Most likely this was so, but now we have these two highly stylized romantic love poems, almost exactly alike, written apparently at the same time in the same “fair hand”. One speaks to man and one speaks to a woman. What was she up to?

Did Emily seek to obscure her lesbian love affair by disguising the recipient of the poem’s letter as a man in one version? Then later did she decide to “come out”, at least to herself, by re-writing the poem to a woman? Maybe. Although I find it hard to imagine that Emily would be ashamed by any part of herself or hide from herself. She was too self-directed to start with. Plus it seems to me that a woman so sheltered from the world would be naive about sexuality and the social mores around sexuality, that it seems unlikely she would hold this conventional condemnation against herself. In addition, it was commonplace and accepted for women in this Victorian period to use passionate, overblown language to express affection for each other in their letters. Not hard to imagine that this afforded plenty of social latitude and a vocabulary for women to locate their sexual longing for each other as well, if they felt so moved.

Another possibility is that she was experimenting with voice and persona, both in her life and in her work. Emily would write the same poem twice and change the channel for each just to see what it would be like. That sounds more like her. Curiosity would push her to stand on both sides of the looking-glass, for no reason other than she’d like to know what it’s like over there. The lover’s perspective is by definition warped and one-sided. I can imagine Emily looking at that and wondering how it would sound to express the same sentiments to either one sex or the other. Emily the gymnast can take the stance of either.

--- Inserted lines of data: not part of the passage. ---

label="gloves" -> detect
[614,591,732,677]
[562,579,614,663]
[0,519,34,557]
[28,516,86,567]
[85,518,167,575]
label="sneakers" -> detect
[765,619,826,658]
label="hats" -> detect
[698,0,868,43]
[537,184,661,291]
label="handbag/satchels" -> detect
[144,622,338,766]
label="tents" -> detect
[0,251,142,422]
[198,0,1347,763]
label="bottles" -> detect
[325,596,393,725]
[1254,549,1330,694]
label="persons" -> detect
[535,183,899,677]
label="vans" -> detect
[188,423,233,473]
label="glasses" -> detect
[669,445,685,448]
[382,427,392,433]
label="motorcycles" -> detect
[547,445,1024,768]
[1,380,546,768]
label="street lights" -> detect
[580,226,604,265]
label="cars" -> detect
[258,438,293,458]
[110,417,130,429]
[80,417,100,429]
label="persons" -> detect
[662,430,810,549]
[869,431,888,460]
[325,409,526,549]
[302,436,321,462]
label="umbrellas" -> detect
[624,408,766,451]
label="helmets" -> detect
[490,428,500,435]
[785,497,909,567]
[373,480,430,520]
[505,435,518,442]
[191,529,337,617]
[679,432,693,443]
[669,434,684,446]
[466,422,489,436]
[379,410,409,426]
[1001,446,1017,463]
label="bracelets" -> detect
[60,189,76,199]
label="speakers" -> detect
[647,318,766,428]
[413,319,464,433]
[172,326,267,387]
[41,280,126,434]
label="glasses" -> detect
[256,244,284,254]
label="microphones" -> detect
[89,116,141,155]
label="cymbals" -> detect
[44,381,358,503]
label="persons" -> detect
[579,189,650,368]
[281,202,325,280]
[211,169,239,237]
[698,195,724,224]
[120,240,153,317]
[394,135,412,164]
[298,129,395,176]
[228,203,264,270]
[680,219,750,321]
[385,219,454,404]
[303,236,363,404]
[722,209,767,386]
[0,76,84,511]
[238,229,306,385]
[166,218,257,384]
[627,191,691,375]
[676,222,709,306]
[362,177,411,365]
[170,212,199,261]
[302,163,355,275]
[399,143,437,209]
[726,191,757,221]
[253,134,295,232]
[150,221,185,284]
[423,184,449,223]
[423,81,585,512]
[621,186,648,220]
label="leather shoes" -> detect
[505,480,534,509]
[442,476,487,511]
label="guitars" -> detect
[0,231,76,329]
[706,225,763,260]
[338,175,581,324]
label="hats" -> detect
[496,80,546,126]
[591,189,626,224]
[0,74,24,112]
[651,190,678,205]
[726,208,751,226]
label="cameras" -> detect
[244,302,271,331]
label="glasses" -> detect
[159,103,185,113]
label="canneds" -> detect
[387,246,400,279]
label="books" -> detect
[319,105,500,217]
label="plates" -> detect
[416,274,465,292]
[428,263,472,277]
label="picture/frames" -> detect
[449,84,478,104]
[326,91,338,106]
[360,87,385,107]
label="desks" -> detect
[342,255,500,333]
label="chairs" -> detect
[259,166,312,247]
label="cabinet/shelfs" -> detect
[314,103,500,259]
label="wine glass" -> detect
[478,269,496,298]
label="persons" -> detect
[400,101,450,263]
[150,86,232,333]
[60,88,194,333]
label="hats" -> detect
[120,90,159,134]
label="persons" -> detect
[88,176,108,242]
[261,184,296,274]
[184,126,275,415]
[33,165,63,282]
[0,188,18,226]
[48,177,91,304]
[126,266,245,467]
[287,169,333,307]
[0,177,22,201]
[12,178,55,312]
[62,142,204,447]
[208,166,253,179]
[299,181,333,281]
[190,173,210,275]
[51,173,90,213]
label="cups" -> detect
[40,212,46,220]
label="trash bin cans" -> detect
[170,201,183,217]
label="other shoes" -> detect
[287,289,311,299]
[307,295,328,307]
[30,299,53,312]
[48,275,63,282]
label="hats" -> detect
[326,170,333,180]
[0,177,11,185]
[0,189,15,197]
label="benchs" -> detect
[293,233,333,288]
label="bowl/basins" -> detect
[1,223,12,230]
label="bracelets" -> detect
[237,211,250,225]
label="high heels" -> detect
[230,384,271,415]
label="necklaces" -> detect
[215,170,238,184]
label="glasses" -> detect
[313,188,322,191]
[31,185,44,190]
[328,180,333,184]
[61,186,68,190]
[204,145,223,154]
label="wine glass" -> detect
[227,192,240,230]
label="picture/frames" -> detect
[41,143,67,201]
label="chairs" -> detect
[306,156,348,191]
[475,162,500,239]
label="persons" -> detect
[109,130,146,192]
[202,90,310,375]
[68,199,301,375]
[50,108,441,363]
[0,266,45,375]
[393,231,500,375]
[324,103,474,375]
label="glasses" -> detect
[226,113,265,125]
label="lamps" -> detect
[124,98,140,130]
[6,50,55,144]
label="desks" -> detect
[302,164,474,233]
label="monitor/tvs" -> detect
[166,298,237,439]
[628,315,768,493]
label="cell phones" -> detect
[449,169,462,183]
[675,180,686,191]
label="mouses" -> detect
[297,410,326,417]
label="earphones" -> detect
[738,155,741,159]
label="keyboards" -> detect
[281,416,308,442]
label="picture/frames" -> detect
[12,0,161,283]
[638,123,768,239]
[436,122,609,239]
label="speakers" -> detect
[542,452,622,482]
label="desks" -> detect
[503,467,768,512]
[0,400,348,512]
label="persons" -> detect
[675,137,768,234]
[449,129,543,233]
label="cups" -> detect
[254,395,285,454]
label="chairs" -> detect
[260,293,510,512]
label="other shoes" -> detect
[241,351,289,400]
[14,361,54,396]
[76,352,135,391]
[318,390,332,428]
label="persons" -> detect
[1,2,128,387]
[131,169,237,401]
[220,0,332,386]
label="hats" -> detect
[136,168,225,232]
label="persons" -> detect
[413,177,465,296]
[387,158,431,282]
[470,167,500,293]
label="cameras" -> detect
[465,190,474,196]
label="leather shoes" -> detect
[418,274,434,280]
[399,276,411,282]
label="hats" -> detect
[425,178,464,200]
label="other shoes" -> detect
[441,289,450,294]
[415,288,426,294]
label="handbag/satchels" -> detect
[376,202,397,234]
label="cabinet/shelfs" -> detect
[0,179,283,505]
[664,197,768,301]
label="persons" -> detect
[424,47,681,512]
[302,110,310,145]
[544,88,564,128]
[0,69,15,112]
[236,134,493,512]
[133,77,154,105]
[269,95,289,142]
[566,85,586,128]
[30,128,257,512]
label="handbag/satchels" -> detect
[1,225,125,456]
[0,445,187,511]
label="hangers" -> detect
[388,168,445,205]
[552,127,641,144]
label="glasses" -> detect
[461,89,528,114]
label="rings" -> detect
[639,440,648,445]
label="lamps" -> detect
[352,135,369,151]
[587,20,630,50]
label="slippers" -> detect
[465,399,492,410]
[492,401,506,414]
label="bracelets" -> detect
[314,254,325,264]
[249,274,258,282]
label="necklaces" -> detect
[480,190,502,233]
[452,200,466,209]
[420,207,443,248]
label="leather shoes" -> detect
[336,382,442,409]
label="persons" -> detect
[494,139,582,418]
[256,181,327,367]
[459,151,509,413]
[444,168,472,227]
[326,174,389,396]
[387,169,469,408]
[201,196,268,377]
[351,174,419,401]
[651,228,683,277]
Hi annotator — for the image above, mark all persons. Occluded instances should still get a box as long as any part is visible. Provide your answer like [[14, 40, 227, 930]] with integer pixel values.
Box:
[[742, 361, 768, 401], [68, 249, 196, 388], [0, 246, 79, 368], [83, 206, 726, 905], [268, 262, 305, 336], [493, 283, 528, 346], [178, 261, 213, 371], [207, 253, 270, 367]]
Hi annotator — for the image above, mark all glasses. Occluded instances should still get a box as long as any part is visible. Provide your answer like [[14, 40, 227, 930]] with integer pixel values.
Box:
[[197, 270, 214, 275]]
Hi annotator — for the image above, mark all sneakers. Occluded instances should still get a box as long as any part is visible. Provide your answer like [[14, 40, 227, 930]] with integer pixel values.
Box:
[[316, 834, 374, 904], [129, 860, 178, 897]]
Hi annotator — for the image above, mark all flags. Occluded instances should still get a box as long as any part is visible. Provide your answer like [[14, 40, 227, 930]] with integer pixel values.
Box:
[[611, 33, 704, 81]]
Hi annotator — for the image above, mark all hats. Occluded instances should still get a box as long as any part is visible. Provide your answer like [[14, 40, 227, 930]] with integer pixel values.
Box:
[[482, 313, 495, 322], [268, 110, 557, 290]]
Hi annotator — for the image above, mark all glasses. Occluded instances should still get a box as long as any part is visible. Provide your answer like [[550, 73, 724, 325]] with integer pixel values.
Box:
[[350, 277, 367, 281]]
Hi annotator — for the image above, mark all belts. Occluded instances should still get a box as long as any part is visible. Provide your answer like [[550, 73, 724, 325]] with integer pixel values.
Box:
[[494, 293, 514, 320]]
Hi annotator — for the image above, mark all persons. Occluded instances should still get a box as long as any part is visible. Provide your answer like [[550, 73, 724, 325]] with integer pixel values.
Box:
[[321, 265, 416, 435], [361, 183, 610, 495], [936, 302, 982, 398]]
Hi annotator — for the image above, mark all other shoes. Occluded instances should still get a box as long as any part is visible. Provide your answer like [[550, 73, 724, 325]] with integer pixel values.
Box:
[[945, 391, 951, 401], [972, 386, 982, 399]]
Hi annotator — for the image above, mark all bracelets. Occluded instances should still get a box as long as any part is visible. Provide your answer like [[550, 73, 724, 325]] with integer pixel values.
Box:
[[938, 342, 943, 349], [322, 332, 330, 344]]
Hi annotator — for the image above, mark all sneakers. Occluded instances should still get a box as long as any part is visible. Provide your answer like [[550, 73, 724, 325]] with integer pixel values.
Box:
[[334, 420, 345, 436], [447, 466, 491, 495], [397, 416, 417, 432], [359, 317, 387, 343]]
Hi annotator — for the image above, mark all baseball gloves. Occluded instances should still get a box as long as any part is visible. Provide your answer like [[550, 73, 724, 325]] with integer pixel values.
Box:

The result is intriguing and varies depending on the disposition of the reader. Version I sounds like something out of a Bronte novel, a wild woman in the throes of passion beyond her control. Version II sounds like a Victorian girl, reaching for a literary model to channel her feelings toward a safe subject. The whole thing hangs on the letter being a failure due to its grammar. It is only syntax, says the poem, which is to say only the empty frame is there. The speaker/writer left out the verb and the pronoun, which is to say there is no action and no human presence. No life, no movement. How can love flourish in this place?

The poet with any sense of responsibility to her own curiosity wants to push her poem this way and that, just to see what it might do. Also to see how just a couple of letters changed here, makes all the difference in the world.